# Aim of the task
Change every "tiled plaza floor" to "paved plaza floor" in the items below, keeping everything else the same, and leave the pictures out of what you write.

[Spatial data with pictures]
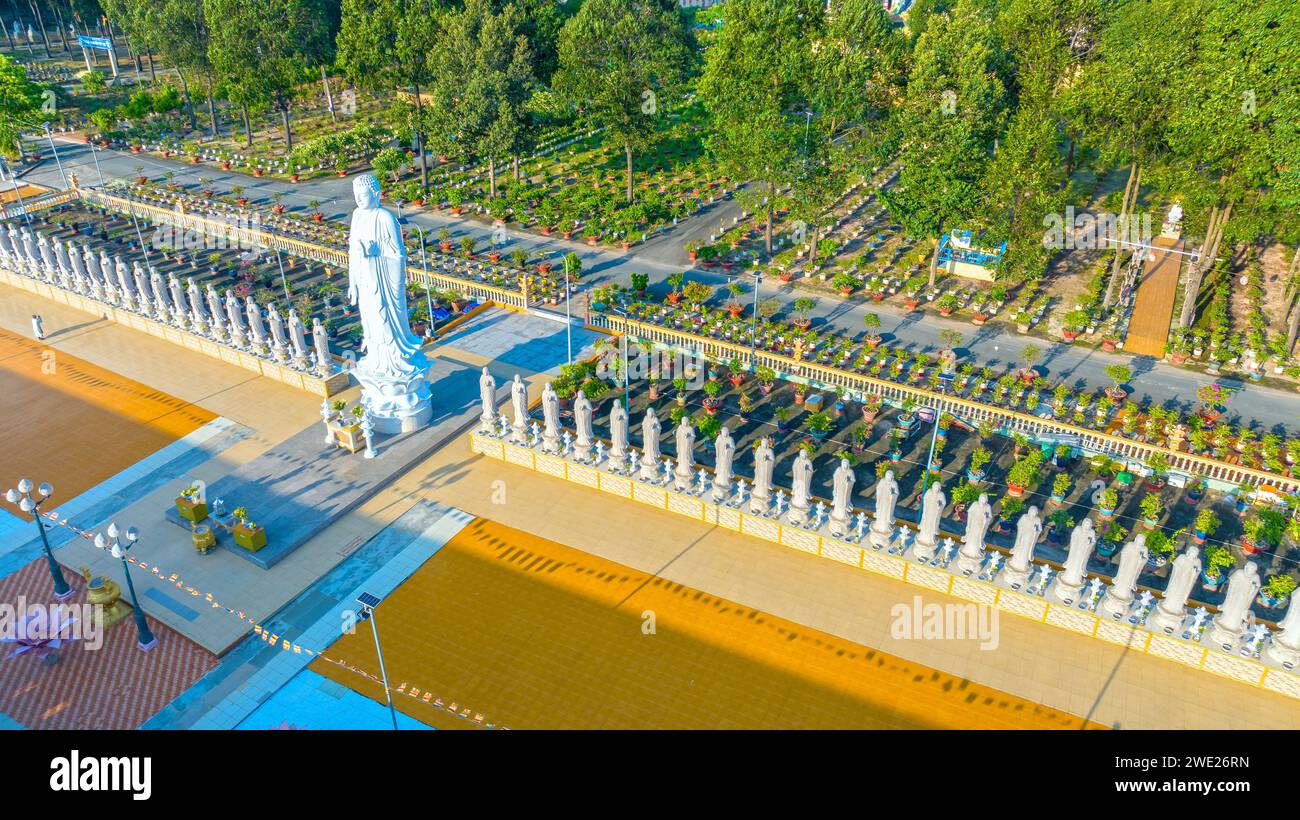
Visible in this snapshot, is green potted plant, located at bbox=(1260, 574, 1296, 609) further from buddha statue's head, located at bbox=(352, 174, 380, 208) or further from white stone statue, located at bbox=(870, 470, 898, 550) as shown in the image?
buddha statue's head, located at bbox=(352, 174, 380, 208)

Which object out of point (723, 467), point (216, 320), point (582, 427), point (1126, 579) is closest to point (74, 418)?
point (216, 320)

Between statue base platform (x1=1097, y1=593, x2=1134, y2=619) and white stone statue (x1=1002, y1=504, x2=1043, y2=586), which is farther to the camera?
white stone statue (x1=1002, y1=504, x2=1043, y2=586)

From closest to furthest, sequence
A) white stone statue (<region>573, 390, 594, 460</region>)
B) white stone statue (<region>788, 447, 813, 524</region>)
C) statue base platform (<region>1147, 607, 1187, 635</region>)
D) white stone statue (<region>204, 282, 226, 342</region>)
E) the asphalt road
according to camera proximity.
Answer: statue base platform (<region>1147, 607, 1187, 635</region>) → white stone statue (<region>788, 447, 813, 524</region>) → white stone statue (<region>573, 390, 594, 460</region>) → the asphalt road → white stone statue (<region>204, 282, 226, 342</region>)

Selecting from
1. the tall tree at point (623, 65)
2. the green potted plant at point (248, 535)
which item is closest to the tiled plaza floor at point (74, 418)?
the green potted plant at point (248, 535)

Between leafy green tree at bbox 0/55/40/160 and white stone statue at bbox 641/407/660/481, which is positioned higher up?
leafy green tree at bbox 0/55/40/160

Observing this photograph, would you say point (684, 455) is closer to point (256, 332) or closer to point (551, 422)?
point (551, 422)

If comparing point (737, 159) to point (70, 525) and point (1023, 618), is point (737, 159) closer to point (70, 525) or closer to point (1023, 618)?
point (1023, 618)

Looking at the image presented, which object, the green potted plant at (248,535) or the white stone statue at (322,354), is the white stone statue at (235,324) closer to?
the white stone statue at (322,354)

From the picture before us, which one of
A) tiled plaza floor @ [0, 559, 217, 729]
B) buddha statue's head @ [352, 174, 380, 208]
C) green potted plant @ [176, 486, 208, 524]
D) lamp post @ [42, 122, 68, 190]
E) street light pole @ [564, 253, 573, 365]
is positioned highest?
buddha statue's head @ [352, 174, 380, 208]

# Completed task
Visible in this snapshot, is green potted plant, located at bbox=(1260, 574, 1296, 609) further from buddha statue's head, located at bbox=(352, 174, 380, 208) or further from white stone statue, located at bbox=(870, 470, 898, 550) as shown in the image?
buddha statue's head, located at bbox=(352, 174, 380, 208)

Which object out of point (723, 467), point (216, 320), point (582, 427), point (1126, 579) is closest to point (74, 418)?
point (216, 320)

Between statue base platform (x1=1097, y1=593, x2=1134, y2=619) and white stone statue (x1=1002, y1=504, x2=1043, y2=586), which is farther to the camera?
white stone statue (x1=1002, y1=504, x2=1043, y2=586)

From closest to furthest, sequence
A) white stone statue (<region>573, 390, 594, 460</region>)
B) white stone statue (<region>788, 447, 813, 524</region>)
C) statue base platform (<region>1147, 607, 1187, 635</region>)
D) white stone statue (<region>204, 282, 226, 342</region>)
E) the asphalt road
according to camera proximity.
Answer: statue base platform (<region>1147, 607, 1187, 635</region>) → white stone statue (<region>788, 447, 813, 524</region>) → white stone statue (<region>573, 390, 594, 460</region>) → the asphalt road → white stone statue (<region>204, 282, 226, 342</region>)

Selecting from
1. the tall tree at point (623, 65)
2. the green potted plant at point (248, 535)
which item is closest to the paved plaza floor at point (74, 418)?
the green potted plant at point (248, 535)

Between leafy green tree at bbox 0/55/40/160 and white stone statue at bbox 641/407/660/481, which is positioned higher up?
leafy green tree at bbox 0/55/40/160

Observing this photograph, would you say point (684, 455) is closer to point (256, 332) or closer to point (551, 422)?
point (551, 422)

If comparing point (737, 159) to point (70, 525) and point (1023, 618), is point (737, 159) closer to point (70, 525) or closer to point (1023, 618)?
point (1023, 618)

Looking at the image presented, which object, the green potted plant at (248,535) or the white stone statue at (322,354), is the white stone statue at (235,324) closer to?
the white stone statue at (322,354)

From the picture before us, which one of
A) paved plaza floor @ [0, 559, 217, 729]
B) buddha statue's head @ [352, 174, 380, 208]
C) green potted plant @ [176, 486, 208, 524]
D) lamp post @ [42, 122, 68, 190]
E) street light pole @ [564, 253, 573, 365]
is positioned highest?
buddha statue's head @ [352, 174, 380, 208]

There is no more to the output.